__Required task__
Transcribe verbatim every line from the line containing "In this picture, does" to the end of the entries, including both endpoints. Output nothing beyond those lines.

<<<<

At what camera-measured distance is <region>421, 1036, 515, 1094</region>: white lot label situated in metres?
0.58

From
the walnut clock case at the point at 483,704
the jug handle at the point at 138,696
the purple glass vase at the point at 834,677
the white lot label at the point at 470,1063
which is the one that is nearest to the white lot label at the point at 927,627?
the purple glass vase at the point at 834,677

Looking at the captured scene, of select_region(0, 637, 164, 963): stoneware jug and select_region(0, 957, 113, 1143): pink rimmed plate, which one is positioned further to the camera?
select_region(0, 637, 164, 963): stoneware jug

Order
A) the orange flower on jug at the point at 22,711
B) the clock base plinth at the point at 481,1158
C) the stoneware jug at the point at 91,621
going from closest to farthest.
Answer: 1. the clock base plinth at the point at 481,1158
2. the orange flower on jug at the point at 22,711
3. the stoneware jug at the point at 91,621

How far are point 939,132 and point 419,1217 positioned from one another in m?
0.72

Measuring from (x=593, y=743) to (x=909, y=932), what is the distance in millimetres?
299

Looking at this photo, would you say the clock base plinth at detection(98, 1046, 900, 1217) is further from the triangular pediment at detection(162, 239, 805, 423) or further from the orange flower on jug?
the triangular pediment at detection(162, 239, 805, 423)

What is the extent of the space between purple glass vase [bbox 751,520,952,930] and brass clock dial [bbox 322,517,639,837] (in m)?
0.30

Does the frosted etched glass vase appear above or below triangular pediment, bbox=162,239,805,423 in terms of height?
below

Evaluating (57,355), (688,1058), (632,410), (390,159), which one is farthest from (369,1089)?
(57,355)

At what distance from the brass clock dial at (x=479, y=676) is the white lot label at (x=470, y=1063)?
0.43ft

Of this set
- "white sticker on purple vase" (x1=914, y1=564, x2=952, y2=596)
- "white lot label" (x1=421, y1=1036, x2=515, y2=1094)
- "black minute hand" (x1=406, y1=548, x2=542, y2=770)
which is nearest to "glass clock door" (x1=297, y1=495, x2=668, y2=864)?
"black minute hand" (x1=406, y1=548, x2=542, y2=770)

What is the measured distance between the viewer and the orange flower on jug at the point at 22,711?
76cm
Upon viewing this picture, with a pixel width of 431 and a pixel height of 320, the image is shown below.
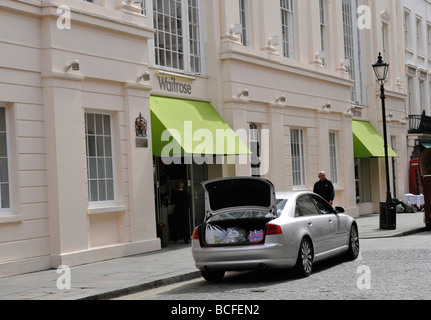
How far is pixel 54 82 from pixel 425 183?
11.7 m

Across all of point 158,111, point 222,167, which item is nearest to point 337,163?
point 222,167

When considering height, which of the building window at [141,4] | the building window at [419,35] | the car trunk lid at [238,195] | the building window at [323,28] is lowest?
the car trunk lid at [238,195]

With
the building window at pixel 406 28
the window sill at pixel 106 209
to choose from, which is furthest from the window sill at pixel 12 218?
the building window at pixel 406 28

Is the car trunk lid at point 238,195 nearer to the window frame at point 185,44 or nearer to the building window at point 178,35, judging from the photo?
the window frame at point 185,44

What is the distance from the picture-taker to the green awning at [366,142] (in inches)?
1208

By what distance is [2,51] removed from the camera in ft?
48.1

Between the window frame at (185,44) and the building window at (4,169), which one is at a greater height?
the window frame at (185,44)

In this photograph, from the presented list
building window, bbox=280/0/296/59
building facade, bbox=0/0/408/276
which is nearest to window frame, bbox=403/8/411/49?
building facade, bbox=0/0/408/276

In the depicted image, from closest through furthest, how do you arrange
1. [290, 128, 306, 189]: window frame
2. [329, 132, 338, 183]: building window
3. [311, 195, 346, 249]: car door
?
[311, 195, 346, 249]: car door, [290, 128, 306, 189]: window frame, [329, 132, 338, 183]: building window

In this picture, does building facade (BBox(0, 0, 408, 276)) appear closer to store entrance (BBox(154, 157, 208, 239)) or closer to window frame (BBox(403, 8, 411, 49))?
store entrance (BBox(154, 157, 208, 239))

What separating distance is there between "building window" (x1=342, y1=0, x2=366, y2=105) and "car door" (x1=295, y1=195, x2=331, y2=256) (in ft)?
59.5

>>>>

__Answer below__
In this picture, does building facade (BBox(0, 0, 408, 276)) appear closer to store entrance (BBox(154, 157, 208, 239)) or closer to window frame (BBox(403, 8, 411, 49))?
store entrance (BBox(154, 157, 208, 239))

What separating distance is there between "building window" (x1=342, y1=0, x2=366, y2=105) and "car door" (x1=295, y1=195, x2=331, y2=256) (in ft)?
59.5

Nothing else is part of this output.